Selected text
Figure 1. Computed tomography multiplanar reconstruction (MPR) views of the anomalously originating coronary arteries (arrows); A. Anomalous pulmonary origin of the left coronary artery; B. Anomalous origin of the right coronary artery from the left coronary artery sinus; C. Anomalous origin of the left coronary artery from the right coronary artery sinus.

• — 18 (0.25%) patients with anomalous origin of the right coronary artery from the left coronary artery sinus (ARCA) (Fig. 1B);
• — 13 (0.18%) patients with anomalous origin of the left coronary artery from the right coronary artery sinus (ALCA) (Fig. 1C);
• — 3 (0.04%) patients with anomalous left coronary artery originating from the non-coronary artery sinus;
• — 2 (0.03%) patients with anomalous origin of the left anterior descending artery from the right coronary artery sinus (ALAD).

Concomitant heart defects were observed in 5 (0.07%) patients (mean age 37.2 ± 17.8 years), all with AAOC, malformations included:

• — 4 (0.066%) patients with transposition of great arteries (2 with ALAD, 1 with ALCx and 1 subject with ARCA);
• — single ventricle in 1 (0.01%) patient with ARCA and concomitant atrial septal defect (ASD).

Thus 57 (92%) subjects revealed isolated anomalous coronary artery origin.

Transposition of great arteries (TGA) concerned 2 patients with dextro-transposition (d-TGA) of the great arteries (1 patient with ALCx and 1 subject with ARCA) and 2 subjects with levo-transposition (l-TGA) of the great arteries (2 patients with ALAD).

One subject with d-TGA (ARCA) as well as both patients with l-TGA revealed ventricular septal defect (VSD). Patient with d-TGA (ARCA) also revealed ASD (apart from VSD). The second patient with d-TGA (ALCx) presented with concomitant persistent ductus arterious (PDA).

CT data

CT examination was performed in 8 (17%) patients using 64-slice scanner and in 54 (83%) using dual-source device. The mean dose of radiation obtained during the examination revealed 11.2 ± 3.3 mSv for a 64-slice and 13.5 ± 3.0 mSv for dual-source device.

DISCUSSION

The present study demonstrates similar prevalence of the anomalous origin of a coronary artery as in the study of invasive angiograms performed by Yamanaka et al. [19]. Also the average age of the study group was similar in both studies (57 and 53 years for CT and ICA analysis, respectively). In the above cited publication the authors analysed 126,595 angiograms and revealed occurrence of the AAOC in 1686 (1.3%) cases. However, if applied the same definition and criteria of coronary anomaly as in our study, the prevalence of the anomalous coronary artery origin in a publication by Yamanaka et al. [19] would be 0.58% of the analysed patients. The comparison of both analyses revealed similar incidence of ALCAPA, ALCx and ALAD, while occurrence of ARCA and ALCA was different in favour of our study. This difference was threefold and tenfold with regard to ARCA and ALCA, respectively. The discrepancy between Yamanaka et al. [19] and our analysis may result from at least two reasons. First of them is different inclusion criteria for both studies, as patients with other congenital heart defect were excluded by Yamanaka et al. [19]. Second, the invasive angiographic study was performed in the second half of the last century when diagnostic coronary imaging was less available than is nowadays.

The data

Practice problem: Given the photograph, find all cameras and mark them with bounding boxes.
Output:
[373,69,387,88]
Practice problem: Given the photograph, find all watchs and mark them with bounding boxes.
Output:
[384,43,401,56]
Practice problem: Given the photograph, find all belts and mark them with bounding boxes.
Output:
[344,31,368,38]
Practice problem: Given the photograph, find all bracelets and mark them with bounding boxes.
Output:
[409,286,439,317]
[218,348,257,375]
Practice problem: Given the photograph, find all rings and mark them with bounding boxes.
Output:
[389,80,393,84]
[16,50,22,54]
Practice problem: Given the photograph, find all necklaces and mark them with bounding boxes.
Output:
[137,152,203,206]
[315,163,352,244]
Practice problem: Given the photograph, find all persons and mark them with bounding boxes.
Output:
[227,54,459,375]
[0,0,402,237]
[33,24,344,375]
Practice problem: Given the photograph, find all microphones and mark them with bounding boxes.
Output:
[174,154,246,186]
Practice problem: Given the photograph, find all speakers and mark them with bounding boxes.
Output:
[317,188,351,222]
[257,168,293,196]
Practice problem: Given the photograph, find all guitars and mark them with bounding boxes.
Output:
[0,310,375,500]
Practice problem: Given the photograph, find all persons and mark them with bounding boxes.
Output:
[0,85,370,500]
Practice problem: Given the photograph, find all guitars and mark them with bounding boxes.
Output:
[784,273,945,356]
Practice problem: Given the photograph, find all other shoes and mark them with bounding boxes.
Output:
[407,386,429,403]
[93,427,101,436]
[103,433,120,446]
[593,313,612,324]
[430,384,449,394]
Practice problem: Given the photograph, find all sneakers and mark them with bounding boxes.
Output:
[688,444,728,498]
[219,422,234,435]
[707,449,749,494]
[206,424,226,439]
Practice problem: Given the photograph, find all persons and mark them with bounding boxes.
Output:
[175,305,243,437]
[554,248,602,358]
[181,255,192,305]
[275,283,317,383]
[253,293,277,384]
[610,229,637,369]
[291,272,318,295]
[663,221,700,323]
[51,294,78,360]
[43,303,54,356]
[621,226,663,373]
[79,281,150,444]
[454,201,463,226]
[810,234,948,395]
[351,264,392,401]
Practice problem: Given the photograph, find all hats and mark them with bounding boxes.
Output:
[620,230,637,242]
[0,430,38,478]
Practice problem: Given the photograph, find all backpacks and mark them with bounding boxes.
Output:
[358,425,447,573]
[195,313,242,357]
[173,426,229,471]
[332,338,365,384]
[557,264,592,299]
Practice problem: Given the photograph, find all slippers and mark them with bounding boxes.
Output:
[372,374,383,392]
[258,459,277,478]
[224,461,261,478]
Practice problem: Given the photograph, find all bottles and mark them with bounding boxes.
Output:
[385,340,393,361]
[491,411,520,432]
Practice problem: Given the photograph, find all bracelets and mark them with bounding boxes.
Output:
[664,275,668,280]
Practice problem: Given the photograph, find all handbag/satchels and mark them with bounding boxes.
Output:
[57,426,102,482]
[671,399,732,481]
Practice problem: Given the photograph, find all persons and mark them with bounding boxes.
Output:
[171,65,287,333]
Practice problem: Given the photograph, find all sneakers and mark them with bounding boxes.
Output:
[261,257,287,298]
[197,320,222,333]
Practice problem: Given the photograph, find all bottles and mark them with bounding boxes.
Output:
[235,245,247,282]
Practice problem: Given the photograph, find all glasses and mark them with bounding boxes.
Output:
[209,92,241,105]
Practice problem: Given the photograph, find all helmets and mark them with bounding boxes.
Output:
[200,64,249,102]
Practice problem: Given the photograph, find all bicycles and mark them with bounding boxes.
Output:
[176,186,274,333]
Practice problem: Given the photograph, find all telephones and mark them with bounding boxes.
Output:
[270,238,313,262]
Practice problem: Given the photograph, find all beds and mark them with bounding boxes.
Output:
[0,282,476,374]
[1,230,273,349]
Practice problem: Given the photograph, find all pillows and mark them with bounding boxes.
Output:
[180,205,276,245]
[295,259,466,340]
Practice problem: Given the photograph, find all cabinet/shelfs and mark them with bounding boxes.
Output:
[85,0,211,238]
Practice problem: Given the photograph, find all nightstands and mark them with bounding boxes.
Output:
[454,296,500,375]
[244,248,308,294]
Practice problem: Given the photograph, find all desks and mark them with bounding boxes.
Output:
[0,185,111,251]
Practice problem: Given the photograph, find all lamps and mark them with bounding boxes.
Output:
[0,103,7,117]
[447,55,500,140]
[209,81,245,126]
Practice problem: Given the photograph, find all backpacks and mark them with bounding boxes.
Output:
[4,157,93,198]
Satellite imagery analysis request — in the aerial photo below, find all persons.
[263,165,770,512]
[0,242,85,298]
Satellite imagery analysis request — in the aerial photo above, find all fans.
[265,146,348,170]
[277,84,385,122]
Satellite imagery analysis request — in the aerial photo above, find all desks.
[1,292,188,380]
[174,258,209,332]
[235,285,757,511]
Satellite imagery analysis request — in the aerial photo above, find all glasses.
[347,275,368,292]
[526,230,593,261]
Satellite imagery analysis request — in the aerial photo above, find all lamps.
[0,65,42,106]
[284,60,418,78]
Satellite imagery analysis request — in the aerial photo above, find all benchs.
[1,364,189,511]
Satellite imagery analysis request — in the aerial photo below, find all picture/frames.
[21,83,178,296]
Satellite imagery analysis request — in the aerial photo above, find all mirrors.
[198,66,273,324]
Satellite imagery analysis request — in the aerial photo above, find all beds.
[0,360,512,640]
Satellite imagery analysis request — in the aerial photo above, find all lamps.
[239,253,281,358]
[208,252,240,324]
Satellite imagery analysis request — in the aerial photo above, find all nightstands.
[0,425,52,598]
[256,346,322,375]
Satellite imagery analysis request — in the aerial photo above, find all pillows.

Task item A
In the text on anomalous coronary arteries, what was the mean radiation dose with the dual-source device?
Task item B
Repeat the part of the text on anomalous coronary arteries from "CT examination was" to "for dual-source device.".
Task item C
Summarize the text on anomalous coronary arteries in three sentences.

Reply A
13.5 ± 3.0 mSv

Reply B
CT examination was performed in 8 (17%) patients using 64-slice scanner and in 54 (83%) using dual-source device. The mean dose of radiation obtained during the examination revealed 11.2 ± 3.3 mSv for a 64-slice and 13.5 ± 3.0 mSv for dual-source device.

Reply C
CT imaging identified patients with several types of anomalous coronary artery origin, including 18 with ARCA and 13 with ALCA, and concomitant heart defects such as transposition of great arteries and single ventricle were observed in 5 patients. Examinations used 64-slice and dual-source scanners, with mean radiation doses of 11.2 ± 3.3 mSv and 13.5 ± 3.0 mSv, respectively. The discussion reports a prevalence similar to that in the invasive angiogram study by Yamanaka et al. but a different occurrence of ARCA and ALCA, which may stem from different inclusion criteria and the lower availability of coronary imaging when the earlier study was performed.